I'm looking at putting together a support SLA. As a base line I'd like to know roughly what sort of percentage availability I should expect from a non-clustered Windows 2003 Server.
Assumptions are that the server is comfortably spec-ed for the application it's running (so it won't be labouring) and that by uptime I mean that the server is available. It needs to undergo reasonalbe general maintenance (security patching and the like).
What would people expect?
When drafting an SLA, it's more important to agree with the customer what they expect (and afford) vs what your willing to support within the constraints of the equipment and budget you have.
For example: a single non-clustered server is not suitable for a customer that wants 99.999% uptime and 24 hour on-call support and 1 hour "Return to operations" on a major failure. It's not technical reasonable to accept that and the customer needs to understand that.
Yes, Windows 2003 Server is reliable and can perform very nicely. Brand name servers come with proven reliability and rock solid warranties. Regular monitoring and TLC on a server can keep it going for many years.

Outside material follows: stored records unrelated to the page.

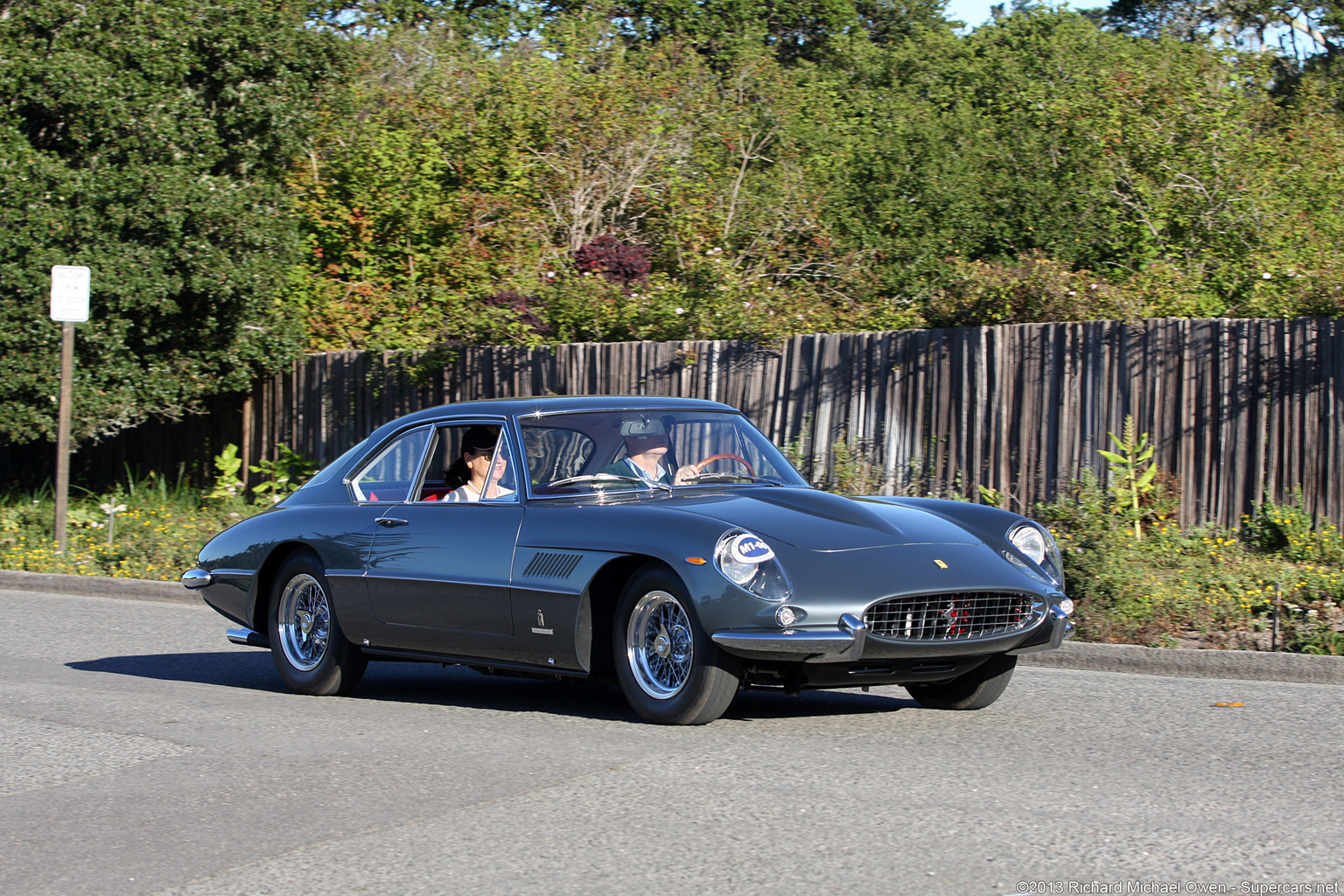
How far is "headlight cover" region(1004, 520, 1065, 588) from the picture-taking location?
7109 millimetres

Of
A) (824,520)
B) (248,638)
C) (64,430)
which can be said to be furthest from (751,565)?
(64,430)

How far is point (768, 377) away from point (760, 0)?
2911 centimetres

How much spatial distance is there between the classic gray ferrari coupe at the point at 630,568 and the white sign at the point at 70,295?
24.7 feet

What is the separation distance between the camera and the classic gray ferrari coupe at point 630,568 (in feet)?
20.9

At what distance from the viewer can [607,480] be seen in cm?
747

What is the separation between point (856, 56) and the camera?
38188 millimetres

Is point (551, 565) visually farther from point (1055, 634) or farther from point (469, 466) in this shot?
point (1055, 634)

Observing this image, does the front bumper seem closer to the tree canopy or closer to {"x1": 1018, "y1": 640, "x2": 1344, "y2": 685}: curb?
{"x1": 1018, "y1": 640, "x2": 1344, "y2": 685}: curb

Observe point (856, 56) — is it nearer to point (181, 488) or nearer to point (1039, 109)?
point (1039, 109)

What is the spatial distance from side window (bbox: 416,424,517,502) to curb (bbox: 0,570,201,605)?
6.12 m

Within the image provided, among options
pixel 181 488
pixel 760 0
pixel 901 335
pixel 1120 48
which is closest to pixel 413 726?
pixel 901 335

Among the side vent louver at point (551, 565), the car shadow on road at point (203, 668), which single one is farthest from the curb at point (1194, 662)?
the car shadow on road at point (203, 668)

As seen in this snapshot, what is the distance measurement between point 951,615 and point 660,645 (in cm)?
130

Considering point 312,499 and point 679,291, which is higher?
point 679,291
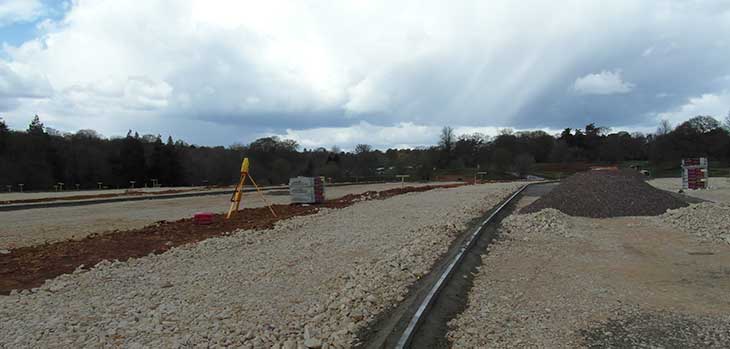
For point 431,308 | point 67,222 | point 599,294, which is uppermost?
point 67,222

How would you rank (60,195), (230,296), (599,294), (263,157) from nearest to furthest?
(230,296) → (599,294) → (60,195) → (263,157)

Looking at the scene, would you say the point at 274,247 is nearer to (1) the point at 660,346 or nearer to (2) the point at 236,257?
(2) the point at 236,257

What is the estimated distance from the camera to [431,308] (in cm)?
706

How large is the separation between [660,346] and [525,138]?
129448 millimetres

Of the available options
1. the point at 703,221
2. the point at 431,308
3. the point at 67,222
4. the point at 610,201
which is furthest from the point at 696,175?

You need to "hope for the best, but plan for the worst".
You'll also need to accurately calculate your availability statistics and have the calculation agreed with the customer (1 hour downtime at 2am is a different "cost" to 11am on a Tuesday).
You'll need to incorporate all the additional equipment that is required to keep a server alive (networking, switches, firewalls, operator time, backups).
Finally, you'll need to test your contingency plans, and keep your infrastructure flexible so you can solve the fault in several different ways.
There's not really a standard figure we can quote you, by itself server 2003 is a very stable system, but the uptime you can expect depends on a number of variable factors.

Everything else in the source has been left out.